Religionswissenschaftliche Minoritätenforschung

Hannelore Müllers Studie widmet sich am Beispiel der Karäer der theoretischen Grundlegung der religionswissenschaftlichen Kategorie religiöser Minoritäten, ihrer Typologisierung und Analyse. Den thematischen Schwerpunkt bilden dabei endo- und exogene Faktoren der religionsgeschichtlichen Dynamik der Karäer im Osten Europas im 19. und 20. Jahrhundert und die Frage ihres kollektiven Erhalts.
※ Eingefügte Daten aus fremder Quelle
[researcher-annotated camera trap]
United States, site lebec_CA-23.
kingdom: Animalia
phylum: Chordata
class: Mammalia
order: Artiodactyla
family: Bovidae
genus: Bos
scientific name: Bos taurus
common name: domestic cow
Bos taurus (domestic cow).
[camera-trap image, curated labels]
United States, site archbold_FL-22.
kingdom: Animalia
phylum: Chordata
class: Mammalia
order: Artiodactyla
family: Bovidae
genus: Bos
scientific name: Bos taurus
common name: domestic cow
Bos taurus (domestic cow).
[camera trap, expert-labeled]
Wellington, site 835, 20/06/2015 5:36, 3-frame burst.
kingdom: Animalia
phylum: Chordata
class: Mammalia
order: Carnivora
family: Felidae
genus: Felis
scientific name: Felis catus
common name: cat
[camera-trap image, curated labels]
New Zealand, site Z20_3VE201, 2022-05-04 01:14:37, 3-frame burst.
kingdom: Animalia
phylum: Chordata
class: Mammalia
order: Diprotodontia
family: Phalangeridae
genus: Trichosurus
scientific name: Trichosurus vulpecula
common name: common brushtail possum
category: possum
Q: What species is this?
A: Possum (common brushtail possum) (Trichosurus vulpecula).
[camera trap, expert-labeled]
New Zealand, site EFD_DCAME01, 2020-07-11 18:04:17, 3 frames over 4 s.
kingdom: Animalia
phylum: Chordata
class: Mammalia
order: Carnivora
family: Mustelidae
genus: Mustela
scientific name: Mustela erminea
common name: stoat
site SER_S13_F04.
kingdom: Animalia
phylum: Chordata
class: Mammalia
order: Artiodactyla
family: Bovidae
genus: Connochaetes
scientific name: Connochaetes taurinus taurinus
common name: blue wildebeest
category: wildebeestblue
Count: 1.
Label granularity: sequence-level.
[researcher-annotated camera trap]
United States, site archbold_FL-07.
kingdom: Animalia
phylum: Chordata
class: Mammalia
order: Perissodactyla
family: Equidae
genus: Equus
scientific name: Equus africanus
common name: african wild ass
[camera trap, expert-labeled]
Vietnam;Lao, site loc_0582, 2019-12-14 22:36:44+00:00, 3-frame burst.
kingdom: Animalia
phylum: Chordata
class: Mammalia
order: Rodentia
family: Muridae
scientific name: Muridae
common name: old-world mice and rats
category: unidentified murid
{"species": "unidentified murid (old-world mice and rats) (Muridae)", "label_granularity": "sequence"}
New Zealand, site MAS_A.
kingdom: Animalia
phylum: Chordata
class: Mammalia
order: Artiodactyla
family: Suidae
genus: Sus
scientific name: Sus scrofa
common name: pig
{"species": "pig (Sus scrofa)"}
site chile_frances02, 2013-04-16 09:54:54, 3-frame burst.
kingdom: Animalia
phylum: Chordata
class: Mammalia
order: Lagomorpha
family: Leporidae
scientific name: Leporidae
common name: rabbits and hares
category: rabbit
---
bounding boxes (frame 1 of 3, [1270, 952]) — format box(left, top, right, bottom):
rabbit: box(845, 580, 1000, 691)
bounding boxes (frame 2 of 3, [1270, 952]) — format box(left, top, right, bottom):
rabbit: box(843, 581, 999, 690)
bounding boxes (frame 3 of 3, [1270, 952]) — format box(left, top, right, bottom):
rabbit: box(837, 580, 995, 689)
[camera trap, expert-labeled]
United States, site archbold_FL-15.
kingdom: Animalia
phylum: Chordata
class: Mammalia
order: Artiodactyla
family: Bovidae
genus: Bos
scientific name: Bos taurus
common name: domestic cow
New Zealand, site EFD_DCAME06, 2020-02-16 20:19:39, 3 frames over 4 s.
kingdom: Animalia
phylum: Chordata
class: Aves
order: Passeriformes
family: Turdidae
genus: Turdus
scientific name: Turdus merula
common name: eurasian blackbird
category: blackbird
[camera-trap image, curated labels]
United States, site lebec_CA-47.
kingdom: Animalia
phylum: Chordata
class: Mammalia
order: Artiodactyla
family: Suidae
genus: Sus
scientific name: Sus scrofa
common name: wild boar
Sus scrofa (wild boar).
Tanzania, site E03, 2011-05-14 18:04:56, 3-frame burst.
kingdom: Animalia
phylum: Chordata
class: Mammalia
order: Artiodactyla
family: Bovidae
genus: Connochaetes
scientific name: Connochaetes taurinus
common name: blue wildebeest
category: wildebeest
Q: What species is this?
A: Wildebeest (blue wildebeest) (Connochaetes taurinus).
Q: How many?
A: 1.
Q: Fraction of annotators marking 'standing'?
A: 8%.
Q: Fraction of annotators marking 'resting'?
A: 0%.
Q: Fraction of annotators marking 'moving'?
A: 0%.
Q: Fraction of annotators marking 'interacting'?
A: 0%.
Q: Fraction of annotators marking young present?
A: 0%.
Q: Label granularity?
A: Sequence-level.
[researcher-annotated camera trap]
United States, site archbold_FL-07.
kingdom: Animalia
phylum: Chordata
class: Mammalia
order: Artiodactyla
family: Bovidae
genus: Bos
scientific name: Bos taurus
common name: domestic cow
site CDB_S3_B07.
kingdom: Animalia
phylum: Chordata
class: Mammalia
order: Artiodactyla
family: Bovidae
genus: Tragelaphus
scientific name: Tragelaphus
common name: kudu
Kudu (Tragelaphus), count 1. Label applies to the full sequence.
Als notwendiges Analyseinstrument religiöser Pluralität präsentiert Müller dabei ein generisches Minoritätenmodell, das auf den für jede religiöse Minorität zentralen Aspekten ihrer Existenz aufbaut: Genese, Assimilation und Erhalt. Diese gelten auch für die Karäer, die aufgrund ihrer Ablehnung des Talmud im babylonischen Judentum des 8./9. Jhs bis heute eine doppelte religiöse Minorität darstellen. Eine der Antworten auf die Frage, wie diese kleine Minorität es geschafft hat, sich über 1200 Jahre nicht in der Geschichte zu verlieren, liegt in ihrem historisch privilegierten Status; so beantragten die Karäer 1938 bei der deutschen nationalsozialistischen Regierung ihre Anerkennung als Nicht-Juden, die ihnen schließlich 1943 auch gewährt wurde. Müller wertet für die Aufarbeitung dieser Periode karäischer Religionsgeschichte in Europa altes und neues Archivmaterial aus Berlin, Paris und New York aus, das in einem Anhang zum Teil erstmalig publiziert wird.